▸ **WHAT YOU NEED TO DO**
Answer these questions from the article on the Pittsburgh hospital antitrust suit:
1. Which court reinstated the lawsuit?
2. In what year did UPMC reportedly offer Highmark a "truce"?
3. How large a grant did Highmark award UPMC?

▸ **PASSAGE PROVIDED**
************

(CN) - The 3rd Circuit reinstated an antitrust lawsuit accusing Pittsburgh's dominant hospital system and health insurer of conspiring to weaken or shut out their rivals.
West Penn Allegheny Health System, Pittsburgh's second-largest hospital system, says the University of Pittsburgh Medical Center (UPMC) used its relationship with the area's largest insurer, Highmark Inc., to corner their markets.
UPMC allegedly leveraged its position as Allegheny County's largest hospital system to insulate Highmark from competition. In exchange, Highmark used its 60 to 80 percent market share in the health insurance market to help strengthen UPMC and weaken UPMC's rivals, according to West Penn.
Although UPMC and Highmark had a contentious relationship in the past, UPMC reportedly offered a "truce" in 1998, suggesting they combine forces and use their market power to protect each other from competition.
Highmark accepted the offer and began using its position to weaken West Penn, whose 2000 merger it had previously funded in order to keep UPMC from dominating the market, West Penn claims.
Highmark allegedly cut off all financial support to West Penn and refused to refinance the $125 million merger loan for fear of retaliation by UPMC.
"Highmark said that it was under a 'constant barrage' from UPMC and that UPMC was 'obsessed' with driving West Penn out of business," the ruling states.
The insurer also awarded UPMC an $8 million grant, but capped West Penn's grant money at $500,000.

************

▸ **INFORMATION GIVEN**
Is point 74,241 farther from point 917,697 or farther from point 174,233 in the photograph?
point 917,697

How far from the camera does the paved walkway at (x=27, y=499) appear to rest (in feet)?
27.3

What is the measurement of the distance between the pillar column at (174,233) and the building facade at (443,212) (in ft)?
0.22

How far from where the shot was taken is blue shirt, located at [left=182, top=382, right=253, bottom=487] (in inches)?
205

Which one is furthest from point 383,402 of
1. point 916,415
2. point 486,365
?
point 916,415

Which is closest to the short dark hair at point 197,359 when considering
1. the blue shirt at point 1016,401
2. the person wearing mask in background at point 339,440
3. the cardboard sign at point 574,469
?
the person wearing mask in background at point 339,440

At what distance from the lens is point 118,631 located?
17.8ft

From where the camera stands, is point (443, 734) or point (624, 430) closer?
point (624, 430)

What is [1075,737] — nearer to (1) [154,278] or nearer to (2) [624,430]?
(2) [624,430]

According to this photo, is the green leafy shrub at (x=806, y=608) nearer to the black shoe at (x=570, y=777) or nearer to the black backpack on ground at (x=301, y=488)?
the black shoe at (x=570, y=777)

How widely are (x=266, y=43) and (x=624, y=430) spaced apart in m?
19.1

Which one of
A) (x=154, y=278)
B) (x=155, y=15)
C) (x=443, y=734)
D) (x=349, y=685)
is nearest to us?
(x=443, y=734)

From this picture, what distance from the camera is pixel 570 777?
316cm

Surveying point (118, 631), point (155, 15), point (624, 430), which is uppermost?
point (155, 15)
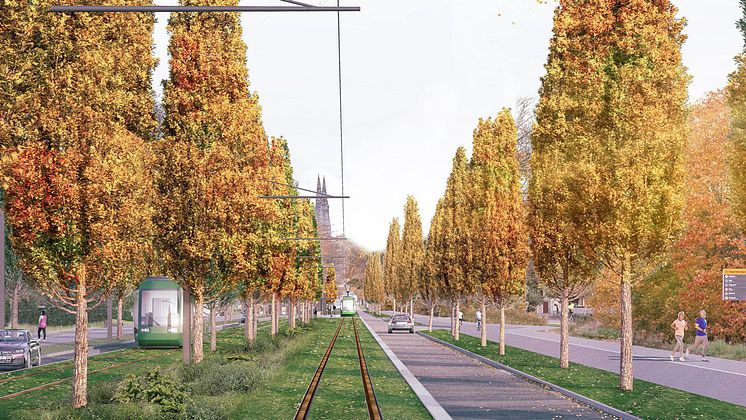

************

▸ **TASK OUTPUT**
1. The 3rd Circuit.
2. 1998.
3. $8 million.